(Stored data entries)
----------------------------------------

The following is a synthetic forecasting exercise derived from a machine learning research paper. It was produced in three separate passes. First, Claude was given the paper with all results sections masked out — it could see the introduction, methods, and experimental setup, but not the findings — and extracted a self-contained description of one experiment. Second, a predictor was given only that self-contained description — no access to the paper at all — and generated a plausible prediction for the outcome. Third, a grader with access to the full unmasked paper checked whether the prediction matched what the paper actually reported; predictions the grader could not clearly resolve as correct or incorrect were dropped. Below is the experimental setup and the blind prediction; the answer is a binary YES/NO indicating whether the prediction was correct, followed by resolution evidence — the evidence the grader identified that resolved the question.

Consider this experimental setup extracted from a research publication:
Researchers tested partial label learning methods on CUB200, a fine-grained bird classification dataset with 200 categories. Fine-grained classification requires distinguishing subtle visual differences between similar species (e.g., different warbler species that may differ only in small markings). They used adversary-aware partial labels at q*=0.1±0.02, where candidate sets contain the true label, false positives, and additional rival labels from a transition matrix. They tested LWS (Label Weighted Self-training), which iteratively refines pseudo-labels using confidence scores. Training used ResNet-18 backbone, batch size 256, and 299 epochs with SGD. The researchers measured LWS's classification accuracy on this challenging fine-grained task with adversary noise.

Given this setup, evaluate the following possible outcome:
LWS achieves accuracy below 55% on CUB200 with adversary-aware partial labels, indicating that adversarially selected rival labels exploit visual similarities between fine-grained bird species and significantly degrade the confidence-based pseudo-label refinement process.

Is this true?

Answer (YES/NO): YES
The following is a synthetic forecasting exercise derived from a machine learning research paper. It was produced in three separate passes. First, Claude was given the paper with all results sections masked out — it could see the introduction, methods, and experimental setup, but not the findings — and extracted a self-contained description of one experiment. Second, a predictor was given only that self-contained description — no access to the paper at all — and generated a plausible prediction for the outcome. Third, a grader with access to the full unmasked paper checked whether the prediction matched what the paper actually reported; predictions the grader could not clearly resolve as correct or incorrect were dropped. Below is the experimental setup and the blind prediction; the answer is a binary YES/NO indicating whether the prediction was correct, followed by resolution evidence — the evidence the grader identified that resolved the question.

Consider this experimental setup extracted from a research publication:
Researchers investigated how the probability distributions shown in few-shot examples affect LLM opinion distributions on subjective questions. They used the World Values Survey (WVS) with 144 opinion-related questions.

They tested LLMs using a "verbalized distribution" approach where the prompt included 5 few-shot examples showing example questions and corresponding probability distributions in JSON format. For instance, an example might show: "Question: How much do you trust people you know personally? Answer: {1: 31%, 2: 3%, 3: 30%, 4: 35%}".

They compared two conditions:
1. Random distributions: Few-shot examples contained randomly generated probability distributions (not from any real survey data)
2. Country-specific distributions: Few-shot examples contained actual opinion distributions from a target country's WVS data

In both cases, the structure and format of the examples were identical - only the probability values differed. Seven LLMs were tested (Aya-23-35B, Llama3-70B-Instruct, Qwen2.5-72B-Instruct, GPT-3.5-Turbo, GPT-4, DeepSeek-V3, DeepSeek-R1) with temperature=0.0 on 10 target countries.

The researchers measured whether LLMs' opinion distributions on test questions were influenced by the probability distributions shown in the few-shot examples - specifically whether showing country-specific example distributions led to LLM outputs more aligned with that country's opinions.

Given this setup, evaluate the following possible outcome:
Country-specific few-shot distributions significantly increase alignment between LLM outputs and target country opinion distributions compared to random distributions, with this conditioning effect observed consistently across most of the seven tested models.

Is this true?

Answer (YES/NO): YES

----------------------------------------

#### [Brief]
An exact, complete copy of the data is the only acceptable answer.

#### [Task output]
The following is a synthetic forecasting exercise derived from a machine learning research paper. It was produced in three separate passes. First, Claude was given the paper with all results sections masked out — it could see the introduction, methods, and experimental setup, but not the findings — and extracted a self-contained description of one experiment. Second, a predictor was given only that self-contained description — no access to the paper at all — and generated a plausible prediction for the outcome. Third, a grader with access to the full unmasked paper checked whether the prediction matched what the paper actually reported; predictions the grader could not clearly resolve as correct or incorrect were dropped. Below is the experimental setup and the blind prediction; the answer is a binary YES/NO indicating whether the prediction was correct, followed by resolution evidence — the evidence the grader identified that resolved the question.

Consider this experimental setup extracted from a research publication:
Researchers tested partial label learning methods on CUB200, a fine-grained bird classification dataset with 200 categories. Fine-grained classification requires distinguishing subtle visual differences between similar species (e.g., different warbler species that may differ only in small markings). They used adversary-aware partial labels at q*=0.1±0.02, where candidate sets contain the true label, false positives, and additional rival labels from a transition matrix. They tested LWS (Label Weighted Self-training), which iteratively refines pseudo-labels using confidence scores. Training used ResNet-18 backbone, batch size 256, and 299 epochs with SGD. The researchers measured LWS's classification accuracy on this challenging fine-grained task with adversary noise.

Given this setup, evaluate the following possible outcome:
LWS achieves accuracy below 55% on CUB200 with adversary-aware partial labels, indicating that adversarially selected rival labels exploit visual similarities between fine-grained bird species and significantly degrade the confidence-based pseudo-label refinement process.

Is this true?

Answer (YES/NO): YES
The following is a synthetic forecasting exercise derived from a machine learning research paper. It was produced in three separate passes. First, Claude was given the paper with all results sections masked out — it could see the introduction, methods, and experimental setup, but not the findings — and extracted a self-contained description of one experiment. Second, a predictor was given only that self-contained description — no access to the paper at all — and generated a plausible prediction for the outcome. Third, a grader with access to the full unmasked paper checked whether the prediction matched what the paper actually reported; predictions the grader could not clearly resolve as correct or incorrect were dropped. Below is the experimental setup and the blind prediction; the answer is a binary YES/NO indicating whether the prediction was correct, followed by resolution evidence — the evidence the grader identified that resolved the question.

Consider this experimental setup extracted from a research publication:
Researchers investigated how the probability distributions shown in few-shot examples affect LLM opinion distributions on subjective questions. They used the World Values Survey (WVS) with 144 opinion-related questions.

They tested LLMs using a "verbalized distribution" approach where the prompt included 5 few-shot examples showing example questions and corresponding probability distributions in JSON format. For instance, an example might show: "Question: How much do you trust people you know personally? Answer: {1: 31%, 2: 3%, 3: 30%, 4: 35%}".

They compared two conditions:
1. Random distributions: Few-shot examples contained randomly generated probability distributions (not from any real survey data)
2. Country-specific distributions: Few-shot examples contained actual opinion distributions from a target country's WVS data

In both cases, the structure and format of the examples were identical - only the probability values differed. Seven LLMs were tested (Aya-23-35B, Llama3-70B-Instruct, Qwen2.5-72B-Instruct, GPT-3.5-Turbo, GPT-4, DeepSeek-V3, DeepSeek-R1) with temperature=0.0 on 10 target countries.

The researchers measured whether LLMs' opinion distributions on test questions were influenced by the probability distributions shown in the few-shot examples - specifically whether showing country-specific example distributions led to LLM outputs more aligned with that country's opinions.

Given this setup, evaluate the following possible outcome:
Country-specific few-shot distributions significantly increase alignment between LLM outputs and target country opinion distributions compared to random distributions, with this conditioning effect observed consistently across most of the seven tested models.

Is this true?

Answer (YES/NO): YES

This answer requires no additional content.